In response, Bettye Bell, the NASD school instruction improvement coordinator asked Bailey to give the group information about what research suggests regarding grade organization.

Bailey said research shows schools that serve kindergarten through fifth grade provide the best learning environments.

“Research, hands down (says) K-5 environments, with small, nurturing environments (are the best),” Bailey said.

“Keep them together for six years.”

Bailey said research suggests the best structure for middle schools is grades six through eight — or arguably seventh through eighth — on one campus, with each grade in separate quarters of the same campus.

“So they’re taught in a team environment,” he said of the middle school structure.

Bailey said research says high schools work best to include ninth through 12th grades.

“Anything short of that is compromise that doesn’t work,” Bailey said of the high school structure.

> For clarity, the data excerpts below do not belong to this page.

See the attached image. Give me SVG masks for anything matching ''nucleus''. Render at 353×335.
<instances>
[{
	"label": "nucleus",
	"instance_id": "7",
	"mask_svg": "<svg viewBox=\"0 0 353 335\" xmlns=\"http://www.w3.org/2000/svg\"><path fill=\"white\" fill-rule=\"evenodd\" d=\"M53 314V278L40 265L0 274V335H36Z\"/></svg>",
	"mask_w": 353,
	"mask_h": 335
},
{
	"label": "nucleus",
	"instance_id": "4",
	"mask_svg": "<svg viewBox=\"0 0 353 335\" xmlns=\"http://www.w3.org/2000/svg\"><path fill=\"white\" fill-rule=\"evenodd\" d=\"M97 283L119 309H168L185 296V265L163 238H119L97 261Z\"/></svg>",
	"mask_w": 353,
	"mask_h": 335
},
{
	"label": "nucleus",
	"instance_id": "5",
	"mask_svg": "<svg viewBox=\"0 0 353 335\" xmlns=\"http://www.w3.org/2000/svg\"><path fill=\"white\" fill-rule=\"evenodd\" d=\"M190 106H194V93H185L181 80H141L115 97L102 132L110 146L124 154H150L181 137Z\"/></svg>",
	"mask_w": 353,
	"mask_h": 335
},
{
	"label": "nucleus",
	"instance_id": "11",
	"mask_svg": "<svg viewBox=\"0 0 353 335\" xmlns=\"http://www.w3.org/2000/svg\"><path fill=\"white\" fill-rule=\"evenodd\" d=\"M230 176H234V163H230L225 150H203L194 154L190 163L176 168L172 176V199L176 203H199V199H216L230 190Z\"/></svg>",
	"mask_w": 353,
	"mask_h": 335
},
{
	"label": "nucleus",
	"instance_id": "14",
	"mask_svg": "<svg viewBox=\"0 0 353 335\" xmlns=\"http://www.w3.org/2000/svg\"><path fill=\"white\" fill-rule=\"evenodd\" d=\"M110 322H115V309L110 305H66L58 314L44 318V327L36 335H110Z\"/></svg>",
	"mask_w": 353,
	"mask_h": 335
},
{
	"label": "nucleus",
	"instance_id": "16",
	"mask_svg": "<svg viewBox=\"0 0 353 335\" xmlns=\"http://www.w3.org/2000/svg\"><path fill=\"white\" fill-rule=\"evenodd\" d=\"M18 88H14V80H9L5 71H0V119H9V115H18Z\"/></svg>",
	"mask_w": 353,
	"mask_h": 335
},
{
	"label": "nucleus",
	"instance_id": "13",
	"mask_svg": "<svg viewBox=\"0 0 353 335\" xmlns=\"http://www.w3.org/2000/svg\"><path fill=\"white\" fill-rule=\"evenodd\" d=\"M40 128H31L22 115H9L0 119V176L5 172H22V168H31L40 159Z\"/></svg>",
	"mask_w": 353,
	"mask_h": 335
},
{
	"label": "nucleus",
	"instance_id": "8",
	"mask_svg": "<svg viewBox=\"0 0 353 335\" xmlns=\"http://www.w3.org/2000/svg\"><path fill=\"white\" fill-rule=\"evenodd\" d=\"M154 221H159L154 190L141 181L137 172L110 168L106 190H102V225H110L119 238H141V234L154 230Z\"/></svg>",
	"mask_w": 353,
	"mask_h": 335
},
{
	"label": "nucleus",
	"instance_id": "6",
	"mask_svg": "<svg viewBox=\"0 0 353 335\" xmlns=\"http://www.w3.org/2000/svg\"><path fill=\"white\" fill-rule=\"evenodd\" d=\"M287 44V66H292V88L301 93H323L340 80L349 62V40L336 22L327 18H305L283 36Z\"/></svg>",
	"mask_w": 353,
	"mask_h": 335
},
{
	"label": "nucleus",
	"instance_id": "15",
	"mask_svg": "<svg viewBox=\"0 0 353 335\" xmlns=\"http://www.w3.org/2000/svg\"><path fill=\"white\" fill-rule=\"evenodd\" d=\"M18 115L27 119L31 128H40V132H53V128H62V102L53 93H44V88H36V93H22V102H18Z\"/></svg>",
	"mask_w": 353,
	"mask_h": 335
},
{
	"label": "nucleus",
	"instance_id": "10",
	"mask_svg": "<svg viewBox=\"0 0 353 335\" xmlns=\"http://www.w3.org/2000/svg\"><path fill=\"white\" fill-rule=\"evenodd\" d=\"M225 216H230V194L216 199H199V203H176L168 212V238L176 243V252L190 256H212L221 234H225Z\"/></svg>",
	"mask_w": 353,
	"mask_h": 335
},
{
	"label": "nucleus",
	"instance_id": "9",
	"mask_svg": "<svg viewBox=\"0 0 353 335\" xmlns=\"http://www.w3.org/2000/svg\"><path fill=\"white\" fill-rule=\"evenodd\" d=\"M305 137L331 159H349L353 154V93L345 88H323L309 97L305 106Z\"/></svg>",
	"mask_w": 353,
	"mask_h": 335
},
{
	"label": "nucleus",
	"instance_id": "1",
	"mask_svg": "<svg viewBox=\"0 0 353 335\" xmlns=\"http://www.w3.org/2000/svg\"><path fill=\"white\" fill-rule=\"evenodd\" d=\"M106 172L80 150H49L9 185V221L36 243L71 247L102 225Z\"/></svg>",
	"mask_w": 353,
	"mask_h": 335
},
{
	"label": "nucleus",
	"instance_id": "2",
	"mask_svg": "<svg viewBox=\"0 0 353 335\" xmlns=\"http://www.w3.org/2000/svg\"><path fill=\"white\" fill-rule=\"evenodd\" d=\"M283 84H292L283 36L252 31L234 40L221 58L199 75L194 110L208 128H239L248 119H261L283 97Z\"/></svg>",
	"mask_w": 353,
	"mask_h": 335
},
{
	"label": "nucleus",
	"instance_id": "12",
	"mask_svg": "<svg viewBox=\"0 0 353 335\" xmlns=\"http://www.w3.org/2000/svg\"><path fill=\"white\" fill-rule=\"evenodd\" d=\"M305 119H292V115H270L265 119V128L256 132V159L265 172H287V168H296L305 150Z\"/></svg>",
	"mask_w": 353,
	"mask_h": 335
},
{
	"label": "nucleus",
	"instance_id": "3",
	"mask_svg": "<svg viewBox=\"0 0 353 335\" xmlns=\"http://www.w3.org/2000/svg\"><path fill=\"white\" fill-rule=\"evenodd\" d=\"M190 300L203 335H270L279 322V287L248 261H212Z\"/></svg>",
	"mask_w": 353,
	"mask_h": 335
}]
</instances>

He added that an emerging trend is to separate ninth graders at high schools from the rest of the grades but on the same campus, so ninth graders have some group isolation during the students’ transition to high school.

Currently, the schools are set up so each student attends each school at one point, with kindergarten at West Primary School, first and second grade at Frazier Primary School, third and fourth grade at McLaurin Elementary School, fifth and sixth grade at Morgantown Elementary School, seventh and eighth grade at Robert Lewis Middle School and ninth through 12th grades at Natchez High School.

Toni Martin, a teacher at Morgantown Elementary School, discussed negative aspects of the current grade level organization.

“Students don’t have a sense of belonging anymore,” Martin said.

She added schools would function better and the staff and students would be better connected if one campus served multiple grade levels.

Bailey also said when children switch schools every two years at a young age, it can be difficult for them to adjust to the changes.

Shalanda White, also a teacher at Morgantown, agreed with Bailey’s statement that transportation issues caused by the current grade-level organization can be “torture,” as Bailey referred to it.

“(Some students) trek to West (Primary) from Cranfield. They get up with the chickens…” White said.

“That plays a part — that baby is tired when he or she goes to school.”

Bailey also asked for feedback about the structural condition of the buildings.

When Bailey asked the crowd which school buildings the community would object to being torn down because they had a “sacred” significance or created a sense of pride, the crowd responded with silence.